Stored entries
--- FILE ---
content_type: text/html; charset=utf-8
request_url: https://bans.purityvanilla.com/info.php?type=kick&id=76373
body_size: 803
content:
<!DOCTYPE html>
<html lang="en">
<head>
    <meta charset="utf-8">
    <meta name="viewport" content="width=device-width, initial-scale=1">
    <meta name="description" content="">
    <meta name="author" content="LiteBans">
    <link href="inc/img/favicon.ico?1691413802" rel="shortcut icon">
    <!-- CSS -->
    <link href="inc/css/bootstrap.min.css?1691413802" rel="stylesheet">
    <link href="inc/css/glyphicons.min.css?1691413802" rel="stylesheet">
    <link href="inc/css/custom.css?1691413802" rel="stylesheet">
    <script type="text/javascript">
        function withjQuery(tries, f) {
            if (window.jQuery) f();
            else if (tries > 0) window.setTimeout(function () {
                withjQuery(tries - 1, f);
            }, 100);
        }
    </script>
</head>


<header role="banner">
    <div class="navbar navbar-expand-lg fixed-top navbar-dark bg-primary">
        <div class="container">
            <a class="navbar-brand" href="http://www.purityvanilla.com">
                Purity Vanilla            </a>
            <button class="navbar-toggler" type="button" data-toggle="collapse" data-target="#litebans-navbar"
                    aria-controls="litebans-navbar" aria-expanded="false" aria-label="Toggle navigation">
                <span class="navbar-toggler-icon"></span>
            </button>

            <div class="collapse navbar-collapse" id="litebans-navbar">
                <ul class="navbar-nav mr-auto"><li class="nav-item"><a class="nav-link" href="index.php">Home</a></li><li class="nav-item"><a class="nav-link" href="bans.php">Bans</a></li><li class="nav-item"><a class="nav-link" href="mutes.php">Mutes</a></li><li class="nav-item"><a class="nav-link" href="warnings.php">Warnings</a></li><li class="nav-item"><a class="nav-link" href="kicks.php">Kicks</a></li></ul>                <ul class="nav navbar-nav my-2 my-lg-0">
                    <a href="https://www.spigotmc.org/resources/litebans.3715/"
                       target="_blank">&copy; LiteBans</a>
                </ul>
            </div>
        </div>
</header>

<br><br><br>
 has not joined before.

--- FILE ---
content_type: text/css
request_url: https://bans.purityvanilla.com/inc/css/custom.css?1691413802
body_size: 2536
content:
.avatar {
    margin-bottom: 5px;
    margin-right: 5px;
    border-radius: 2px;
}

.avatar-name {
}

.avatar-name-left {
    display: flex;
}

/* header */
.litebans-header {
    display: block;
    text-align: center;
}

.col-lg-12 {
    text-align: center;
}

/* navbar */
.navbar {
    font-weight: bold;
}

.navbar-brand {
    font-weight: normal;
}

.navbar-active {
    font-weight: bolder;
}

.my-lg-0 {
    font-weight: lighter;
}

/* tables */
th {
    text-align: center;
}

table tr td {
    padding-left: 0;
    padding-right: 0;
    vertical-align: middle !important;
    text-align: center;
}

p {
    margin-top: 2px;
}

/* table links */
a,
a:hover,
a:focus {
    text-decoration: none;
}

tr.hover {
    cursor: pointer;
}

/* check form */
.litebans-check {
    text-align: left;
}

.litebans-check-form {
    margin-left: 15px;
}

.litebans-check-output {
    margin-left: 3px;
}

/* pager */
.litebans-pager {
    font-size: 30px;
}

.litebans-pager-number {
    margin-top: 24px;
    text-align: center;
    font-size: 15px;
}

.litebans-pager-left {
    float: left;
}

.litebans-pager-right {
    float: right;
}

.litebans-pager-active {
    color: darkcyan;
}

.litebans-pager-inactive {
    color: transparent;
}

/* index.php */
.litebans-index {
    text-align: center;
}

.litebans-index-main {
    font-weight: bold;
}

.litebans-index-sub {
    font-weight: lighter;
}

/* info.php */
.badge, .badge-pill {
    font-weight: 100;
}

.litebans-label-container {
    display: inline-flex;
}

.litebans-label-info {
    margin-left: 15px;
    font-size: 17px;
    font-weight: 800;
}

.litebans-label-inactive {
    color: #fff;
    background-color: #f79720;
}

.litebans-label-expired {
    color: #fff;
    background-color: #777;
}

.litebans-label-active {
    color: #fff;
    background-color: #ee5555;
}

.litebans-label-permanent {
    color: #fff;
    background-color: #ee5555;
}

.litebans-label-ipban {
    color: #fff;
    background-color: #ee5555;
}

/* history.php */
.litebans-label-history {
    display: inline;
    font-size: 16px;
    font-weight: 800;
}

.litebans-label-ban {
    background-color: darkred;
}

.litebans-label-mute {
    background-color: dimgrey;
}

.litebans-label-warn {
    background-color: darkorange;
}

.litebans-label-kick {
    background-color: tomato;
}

Task to carry out
Extract the lines above from the one containing "background-color: darkred;" to the last line, both included, exactly as written.

Task output
    background-color: darkred;
}

.litebans-label-mute {
    background-color: dimgrey;
}

.litebans-label-warn {
    background-color: darkorange;
}

.litebans-label-kick {
    background-color: tomato;
}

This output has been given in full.